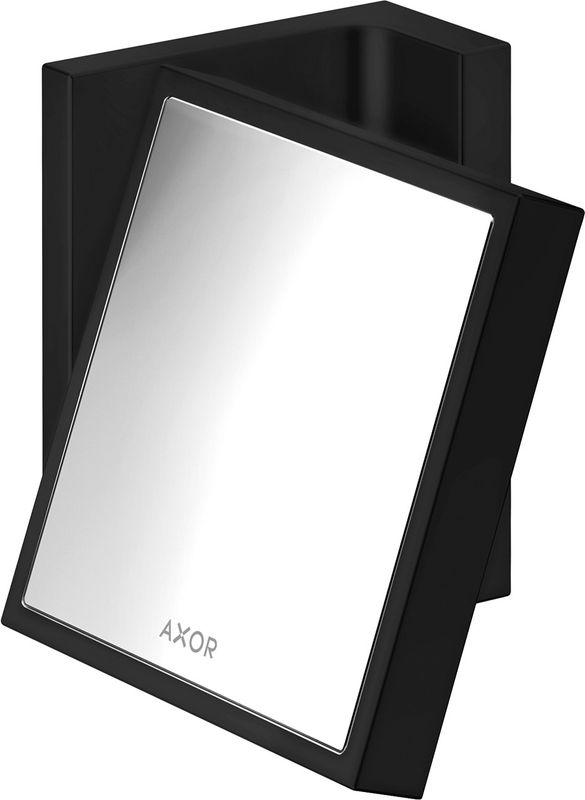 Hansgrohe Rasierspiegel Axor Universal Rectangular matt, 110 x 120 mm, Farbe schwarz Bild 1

--

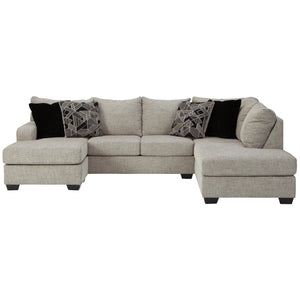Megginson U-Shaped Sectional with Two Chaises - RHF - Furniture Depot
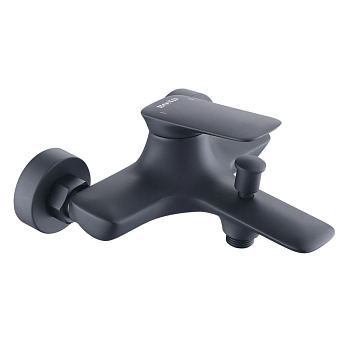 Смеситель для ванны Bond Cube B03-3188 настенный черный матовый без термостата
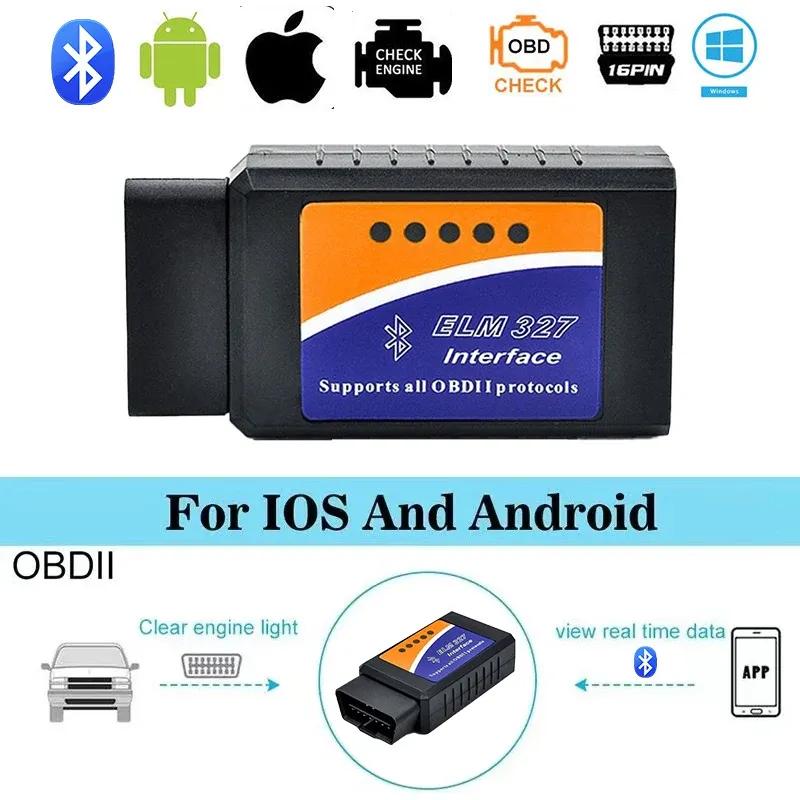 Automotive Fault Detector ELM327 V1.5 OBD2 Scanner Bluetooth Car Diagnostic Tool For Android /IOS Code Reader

==

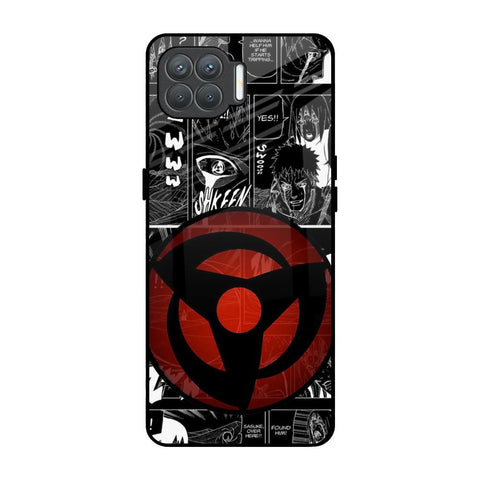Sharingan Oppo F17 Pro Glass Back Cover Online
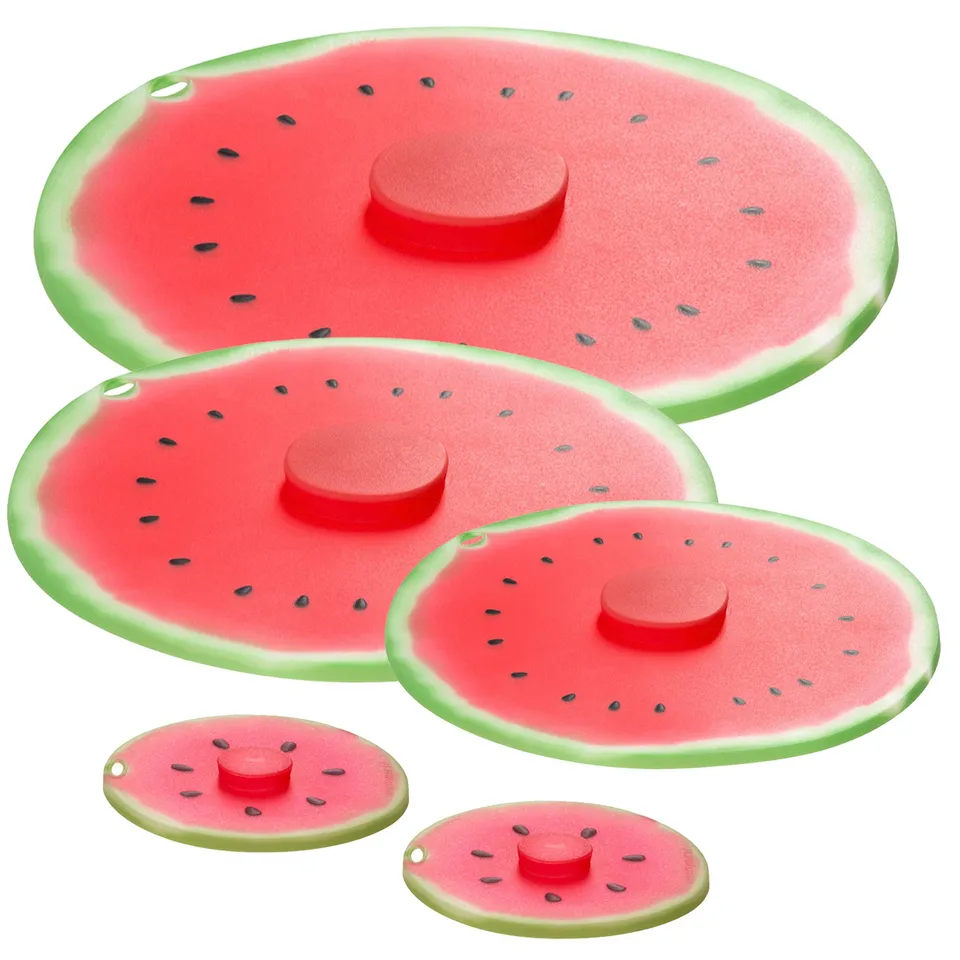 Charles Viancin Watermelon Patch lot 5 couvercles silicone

Brief —
Range to copy from the records above: the line containing "Megginson U-Shaped Sectional" to the line containing "Automotive Fault Detector", both included. Output those lines exactly and only those, skipping pictures.

Response area —
Megginson U-Shaped Sectional with Two Chaises - RHF - Furniture Depot
 Смеситель для ванны Bond Cube B03-3188 настенный черный матовый без термостата
 Automotive Fault Detector ELM327 V1.5 OBD2 Scanner Bluetooth Car Diagnostic Tool For Android /IOS Code Reader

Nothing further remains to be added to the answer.